El irrepetible siglo XX

El siglo XX tuvo características únicas y contradictorias. Por un lado, confirmó la visión leninista de la política y la organización. Por otro, dio cierta razón al modelo alemán. ¿En qué sentido?
La concepción leninista demostró ser correcta en varios puntos. En primer lugar, la revolución se convirtió en un problema político práctico. El siglo XX fue, con mediaciones, la era de la «revolución inminente». Las revoluciones triunfaron en los países más diversos y por los medios más diversos: una guerra popular prolongada en China, un foco guerrillero en Cuba, la ocupación del Ejército Rojo en Europa del Este, un levantamiento antiimperialista en Vietnam y Corea del Norte, la resistencia antifascista en Yugoslavia. Además, hubo revoluciones que podríamos llamar «abortadas», desviadas o derrotadas en Portugal, Chile, Nicaragua, El Salvador, España y Grecia. En todas ellas hubo una organización que actuó como dirección político-militar: la resistencia titoísta, el ejército de Mao, el Movimiento 26 de Julio, el Frente Sandinista, el Viet Cong, etc. En este sentido, Lenin tenía razón.
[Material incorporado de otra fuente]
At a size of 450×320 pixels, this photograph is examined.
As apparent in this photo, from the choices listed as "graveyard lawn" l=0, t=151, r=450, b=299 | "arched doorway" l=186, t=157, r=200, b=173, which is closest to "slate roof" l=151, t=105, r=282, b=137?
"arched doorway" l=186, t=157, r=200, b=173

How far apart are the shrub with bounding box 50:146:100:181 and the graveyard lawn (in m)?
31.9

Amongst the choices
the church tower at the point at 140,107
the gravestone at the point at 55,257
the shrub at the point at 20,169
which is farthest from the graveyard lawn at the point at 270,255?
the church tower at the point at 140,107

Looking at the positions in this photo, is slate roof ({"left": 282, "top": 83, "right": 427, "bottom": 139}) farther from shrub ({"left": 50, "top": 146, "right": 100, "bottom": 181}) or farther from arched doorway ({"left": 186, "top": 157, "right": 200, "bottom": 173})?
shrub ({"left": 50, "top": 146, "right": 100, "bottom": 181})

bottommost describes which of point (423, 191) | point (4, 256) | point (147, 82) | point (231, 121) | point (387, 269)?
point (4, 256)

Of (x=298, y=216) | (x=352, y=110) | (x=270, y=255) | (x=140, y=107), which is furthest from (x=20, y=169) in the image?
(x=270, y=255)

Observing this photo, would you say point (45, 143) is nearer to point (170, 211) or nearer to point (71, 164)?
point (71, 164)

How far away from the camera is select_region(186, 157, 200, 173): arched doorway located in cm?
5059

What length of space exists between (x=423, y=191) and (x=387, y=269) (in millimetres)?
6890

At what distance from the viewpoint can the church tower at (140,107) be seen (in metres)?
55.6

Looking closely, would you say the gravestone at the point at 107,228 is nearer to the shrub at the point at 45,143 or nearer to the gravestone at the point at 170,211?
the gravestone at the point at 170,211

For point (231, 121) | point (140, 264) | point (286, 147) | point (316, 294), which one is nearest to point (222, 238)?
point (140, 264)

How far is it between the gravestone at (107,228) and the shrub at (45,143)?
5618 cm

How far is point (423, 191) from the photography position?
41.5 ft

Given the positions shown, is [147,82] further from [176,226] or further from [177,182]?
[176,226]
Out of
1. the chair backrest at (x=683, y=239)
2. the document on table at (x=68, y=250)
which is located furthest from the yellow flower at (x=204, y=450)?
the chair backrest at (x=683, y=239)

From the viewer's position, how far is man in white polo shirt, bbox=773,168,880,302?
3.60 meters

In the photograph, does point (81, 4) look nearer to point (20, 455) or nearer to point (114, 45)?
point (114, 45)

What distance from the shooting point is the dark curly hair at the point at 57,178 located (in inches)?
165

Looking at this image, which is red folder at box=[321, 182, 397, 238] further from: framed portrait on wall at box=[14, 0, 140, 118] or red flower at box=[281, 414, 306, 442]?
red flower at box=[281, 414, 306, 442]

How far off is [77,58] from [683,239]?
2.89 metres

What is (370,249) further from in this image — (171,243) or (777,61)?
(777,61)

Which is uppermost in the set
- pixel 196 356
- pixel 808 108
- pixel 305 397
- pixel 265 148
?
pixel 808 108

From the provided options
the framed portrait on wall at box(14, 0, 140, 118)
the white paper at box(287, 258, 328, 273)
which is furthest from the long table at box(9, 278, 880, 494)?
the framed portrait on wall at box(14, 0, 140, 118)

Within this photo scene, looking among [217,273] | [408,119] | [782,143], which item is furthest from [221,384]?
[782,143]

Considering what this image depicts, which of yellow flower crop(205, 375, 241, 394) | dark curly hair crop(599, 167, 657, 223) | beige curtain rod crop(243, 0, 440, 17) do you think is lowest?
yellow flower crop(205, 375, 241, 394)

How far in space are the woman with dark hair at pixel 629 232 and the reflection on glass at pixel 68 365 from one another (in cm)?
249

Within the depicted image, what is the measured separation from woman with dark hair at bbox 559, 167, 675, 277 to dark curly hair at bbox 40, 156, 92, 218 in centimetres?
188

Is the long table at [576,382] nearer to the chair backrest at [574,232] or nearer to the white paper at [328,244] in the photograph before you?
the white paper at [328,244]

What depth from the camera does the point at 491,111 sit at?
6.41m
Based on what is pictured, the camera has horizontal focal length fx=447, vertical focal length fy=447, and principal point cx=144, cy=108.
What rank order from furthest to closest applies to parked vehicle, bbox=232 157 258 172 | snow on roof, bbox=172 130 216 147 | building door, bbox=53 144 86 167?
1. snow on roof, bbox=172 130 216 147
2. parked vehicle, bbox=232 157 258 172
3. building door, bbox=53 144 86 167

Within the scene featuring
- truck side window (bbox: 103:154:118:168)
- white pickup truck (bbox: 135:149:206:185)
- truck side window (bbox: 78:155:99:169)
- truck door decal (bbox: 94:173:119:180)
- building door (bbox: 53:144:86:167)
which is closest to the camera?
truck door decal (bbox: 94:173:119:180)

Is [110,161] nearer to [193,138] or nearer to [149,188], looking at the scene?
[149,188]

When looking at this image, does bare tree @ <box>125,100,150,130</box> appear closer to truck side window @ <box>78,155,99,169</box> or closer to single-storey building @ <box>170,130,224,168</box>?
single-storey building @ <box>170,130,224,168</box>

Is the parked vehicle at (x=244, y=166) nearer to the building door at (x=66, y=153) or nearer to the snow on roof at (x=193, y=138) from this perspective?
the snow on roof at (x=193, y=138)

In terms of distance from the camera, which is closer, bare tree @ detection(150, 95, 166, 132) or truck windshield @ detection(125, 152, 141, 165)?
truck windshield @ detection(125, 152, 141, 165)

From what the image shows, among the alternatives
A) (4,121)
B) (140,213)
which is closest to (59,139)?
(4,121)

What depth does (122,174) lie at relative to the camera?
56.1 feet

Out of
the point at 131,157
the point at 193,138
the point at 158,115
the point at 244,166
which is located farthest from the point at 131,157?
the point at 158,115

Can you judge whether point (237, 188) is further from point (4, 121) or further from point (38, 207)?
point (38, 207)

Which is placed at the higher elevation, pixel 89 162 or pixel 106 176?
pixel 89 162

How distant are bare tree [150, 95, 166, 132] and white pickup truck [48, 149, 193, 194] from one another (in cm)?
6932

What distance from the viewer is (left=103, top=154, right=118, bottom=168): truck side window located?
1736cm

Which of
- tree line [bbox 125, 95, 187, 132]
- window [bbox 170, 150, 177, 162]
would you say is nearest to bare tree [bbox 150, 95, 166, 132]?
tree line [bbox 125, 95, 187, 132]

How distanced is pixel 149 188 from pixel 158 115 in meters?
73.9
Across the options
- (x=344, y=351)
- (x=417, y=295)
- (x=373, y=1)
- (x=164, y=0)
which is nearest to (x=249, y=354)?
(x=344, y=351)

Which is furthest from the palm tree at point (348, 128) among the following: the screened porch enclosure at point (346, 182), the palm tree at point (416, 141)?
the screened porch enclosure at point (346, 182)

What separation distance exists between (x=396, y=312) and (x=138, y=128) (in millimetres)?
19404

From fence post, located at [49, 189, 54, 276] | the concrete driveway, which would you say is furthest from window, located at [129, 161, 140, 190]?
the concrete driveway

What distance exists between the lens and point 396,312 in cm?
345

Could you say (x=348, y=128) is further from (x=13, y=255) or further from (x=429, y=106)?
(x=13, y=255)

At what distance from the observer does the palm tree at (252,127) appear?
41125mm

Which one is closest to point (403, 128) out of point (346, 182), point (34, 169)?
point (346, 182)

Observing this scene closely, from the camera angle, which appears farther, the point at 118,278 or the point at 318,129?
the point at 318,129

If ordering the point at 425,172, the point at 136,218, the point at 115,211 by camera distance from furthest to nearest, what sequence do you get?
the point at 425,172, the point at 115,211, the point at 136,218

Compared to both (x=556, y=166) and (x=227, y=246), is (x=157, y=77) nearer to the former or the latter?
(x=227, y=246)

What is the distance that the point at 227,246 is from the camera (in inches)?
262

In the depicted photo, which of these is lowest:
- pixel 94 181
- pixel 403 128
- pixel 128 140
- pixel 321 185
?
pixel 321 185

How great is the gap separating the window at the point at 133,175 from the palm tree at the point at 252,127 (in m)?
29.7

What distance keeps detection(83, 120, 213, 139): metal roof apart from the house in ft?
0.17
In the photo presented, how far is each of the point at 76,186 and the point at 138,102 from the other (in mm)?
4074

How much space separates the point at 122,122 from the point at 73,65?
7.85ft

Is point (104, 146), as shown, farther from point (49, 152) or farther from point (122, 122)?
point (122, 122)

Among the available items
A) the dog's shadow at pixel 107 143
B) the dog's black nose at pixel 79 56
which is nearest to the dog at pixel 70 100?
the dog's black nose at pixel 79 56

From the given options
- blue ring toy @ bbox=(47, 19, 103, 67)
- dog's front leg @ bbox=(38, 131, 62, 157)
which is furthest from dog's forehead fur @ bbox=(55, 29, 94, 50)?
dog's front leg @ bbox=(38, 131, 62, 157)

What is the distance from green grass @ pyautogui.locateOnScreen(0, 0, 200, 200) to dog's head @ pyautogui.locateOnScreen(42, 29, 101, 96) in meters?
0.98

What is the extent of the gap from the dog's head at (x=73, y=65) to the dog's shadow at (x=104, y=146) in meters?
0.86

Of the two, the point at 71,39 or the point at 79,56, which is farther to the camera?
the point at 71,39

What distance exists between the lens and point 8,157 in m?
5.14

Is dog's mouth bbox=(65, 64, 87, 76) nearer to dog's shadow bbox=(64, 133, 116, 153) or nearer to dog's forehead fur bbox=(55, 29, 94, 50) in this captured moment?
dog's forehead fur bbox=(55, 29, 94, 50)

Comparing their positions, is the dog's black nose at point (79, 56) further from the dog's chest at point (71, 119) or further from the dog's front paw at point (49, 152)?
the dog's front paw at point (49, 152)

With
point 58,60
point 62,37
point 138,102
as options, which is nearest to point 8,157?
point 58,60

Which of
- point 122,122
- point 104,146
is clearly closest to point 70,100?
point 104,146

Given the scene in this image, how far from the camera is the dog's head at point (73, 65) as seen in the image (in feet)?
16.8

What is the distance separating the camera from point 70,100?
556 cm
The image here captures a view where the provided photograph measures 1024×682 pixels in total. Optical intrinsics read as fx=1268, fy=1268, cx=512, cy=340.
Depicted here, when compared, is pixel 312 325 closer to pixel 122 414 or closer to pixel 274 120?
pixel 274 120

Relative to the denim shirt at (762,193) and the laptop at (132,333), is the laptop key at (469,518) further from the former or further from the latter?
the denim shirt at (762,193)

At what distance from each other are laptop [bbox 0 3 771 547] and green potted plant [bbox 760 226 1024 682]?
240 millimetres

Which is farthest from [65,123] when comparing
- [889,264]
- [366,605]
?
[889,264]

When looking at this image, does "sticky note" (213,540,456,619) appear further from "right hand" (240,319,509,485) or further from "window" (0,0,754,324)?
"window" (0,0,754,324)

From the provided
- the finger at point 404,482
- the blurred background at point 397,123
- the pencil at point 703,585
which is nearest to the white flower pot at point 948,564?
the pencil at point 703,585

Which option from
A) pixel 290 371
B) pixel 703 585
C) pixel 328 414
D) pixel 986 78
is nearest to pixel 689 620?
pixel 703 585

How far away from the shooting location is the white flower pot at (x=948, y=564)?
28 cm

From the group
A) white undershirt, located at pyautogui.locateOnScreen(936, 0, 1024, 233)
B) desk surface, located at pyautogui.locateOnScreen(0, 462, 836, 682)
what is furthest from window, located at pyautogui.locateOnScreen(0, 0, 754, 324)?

Pero el siglo XX fue tan espectacular en términos de auge revolucionario que también acabó permitiendo algo no tan desarrollado por Lenin: el surgimiento de grandes partidos proletarios que mantuvieron la hegemonía en la clase obrera y crecieron «linealmente» en la sociedad según el «modelo alemán». Esto se debió al poder arrollador de la Revolución Rusa y, más tarde, a la victoria del Ejército Rojo sobre el nazifascismo. Gracias a estos dos grandes acontecimientos, el socialismo pasó a formar parte del imaginario político de la clase obrera y muchas organizaciones que hacían referencia a la Revolución Rusa y a la Unión Soviética adquirieron influencia de masas.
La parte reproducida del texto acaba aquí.